Fr. Tom decided to apply a shock therapy by giving an emphatic “NO.”
Tommy responded to Fr. Powell: “Oh, I though that was the product you were pushing.”

Fr. Powell, in response to Tommy, said: “But He will find you.”
Fr. Powell later learned that Tommy had graduated. Then he received a sad news that he was suffering with terminal cancer.

Then one day, Tommy appeared in the office of Fr. Powell. After some pleasantries, Fr. Powell asked Tommy: “What’s it like to be only twenty-four and dying?”

Tommy said it could be worse – like being fifty and having no values or ideals, like being fifty and thinking that booze, seducing women, and making money are the real ‘biggies’ in life.”
Tommy then reminded Fr. Powell of that incident when he told him, “But he will find you.” Tommy said that when he got to know about his cancer, he started to look for God. And as his illness became more serious, he sought God even more intensely. But nothing happened, according to him.

Then one day, he remembered what Fr. Powell had told them in class: “The essential sadness is to go through life without loving. But it would be almost equally sad to go through life and leave this world without ever telling those you loved that you had loved them.” So Tommy began with the hardest one: his Dad with whom he did not have a good relationship. His Dad was reading the newspaper when he approached him.”

“Dad, I love you. I just wanted you to know that,” Tommy told his Dad.

“The newspaper fluttered to the floor. Then his Dad did two things Tommy could never remember him ever doing before. He cried and he hugged me.

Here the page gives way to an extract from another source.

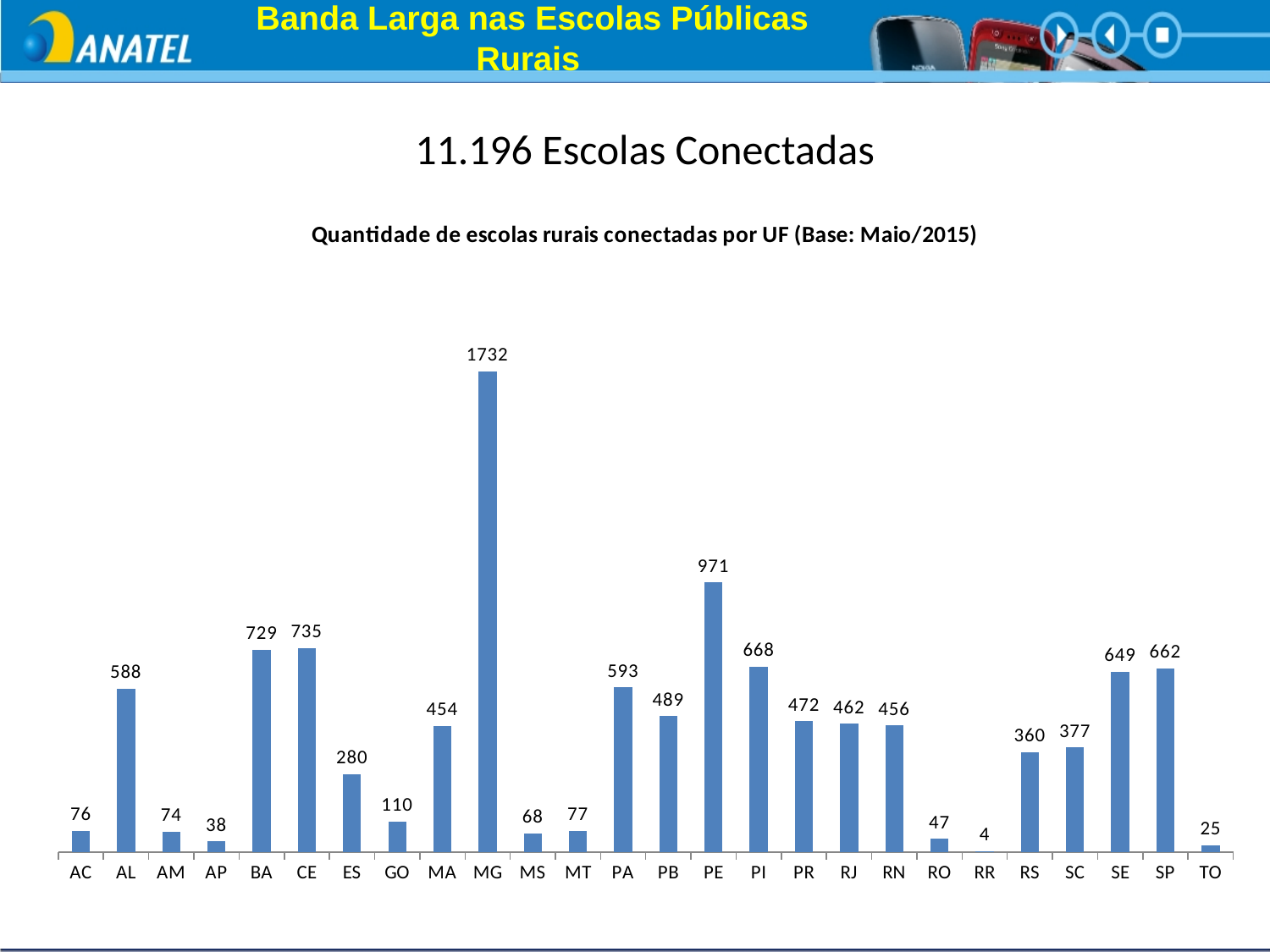
What kind of chart is shown on the slide? Bar chart Which UF has the highest number of connected rural schools? MG What is the title of the chart? Quantidade de escolas rurais conectadas por UF (Base: Maio/2015) Which is larger, the value for PA or the value for PI? PI What is the value for RR? 4 How many UFs (categories) are shown on the x axis? 26 Which is larger, the value for SP or the value for SE? SP Which UF has the lowest number of connected rural schools? RR What is the value for PE? 971 What is the difference between the values for MG and PE? 761 What is the difference between the values for CE and BA? 6 What is the value for MG? 1732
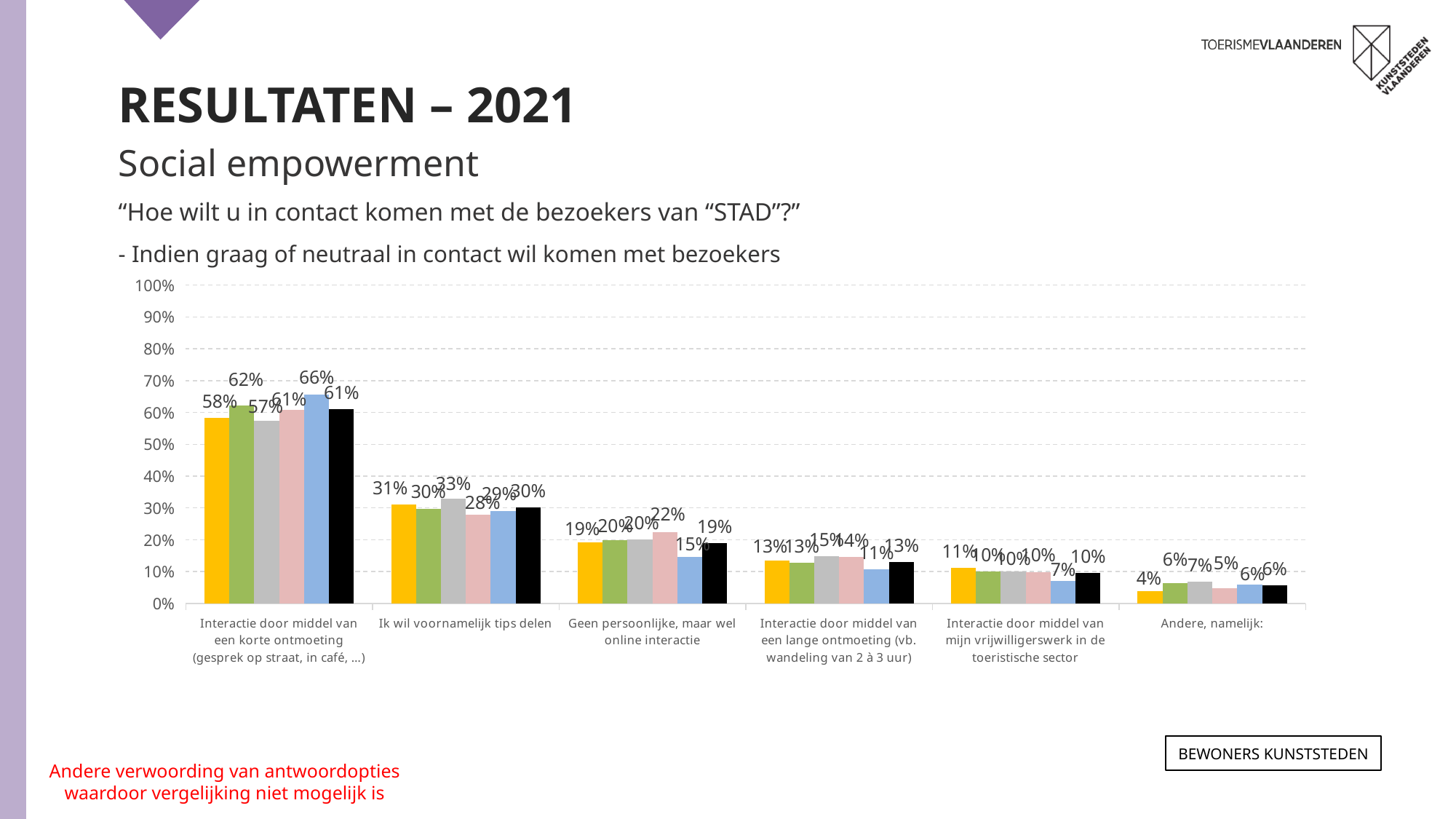
Which is larger for "Interactie door middel van mijn vrijwilligerswerk in de toeristische sector": the yellow bar or the blue bar? the yellow bar What is the value of the yellow bar for "Interactie door middel van een korte ontmoeting (gesprek op straat, in café, …)"? 58% How many categories are shown along the x axis of the chart? 6 Do the values generally rise or fall moving from left to right across the categories? fall What is the value of the grey bar for "Ik wil voornamelijk tips delen"? 33% Which category has the lowest values overall in the chart? Andere, namelijk: What is the value of the blue bar for "Geen persoonlijke, maar wel online interactie"? 15% What kind of chart is shown on the slide? bar chart Which category has the highest values overall in the chart? Interactie door middel van een korte ontmoeting (gesprek op straat, in café, …) What is the value of the blue bar for "Interactie door middel van een korte ontmoeting (gesprek op straat, in café, …)"? 66% What is the value of the yellow bar for "Andere, namelijk:"? 4% What is the difference between the blue bar (66%) and the grey bar (57%) for "Interactie door middel van een korte ontmoeting (gesprek op straat, in café, …)"? 9%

And they talked all night. Tommy said it felt so good to be close to his father, to see his tears, to feel his hug, to hear him say that he loved him too.” Then, he did the same to his mother and little brother, which was easier. They too cried with him and they hugged each other.

Tommy said he felt sorry about one thing: that he had waited so long for such opportunities of really being close to his family, of showing his love for them.

Then, Tommy said, “Then, one day I turned around and God was there. Apparently God does things in his own way and at his own hour. But the important thing is that he was there. He found me. He found me even after I stopped looking for him.”

Tommy eventually died of cancer. But he found God before he died. He found God because he allowed God to find him. He allowed God to find him by loving. Someone said, “When one loves, he touches the face of God.”

This is the deeper meaning of conversion: more than finding God, it is allowing God to find us – sometimes in a most unexpected way.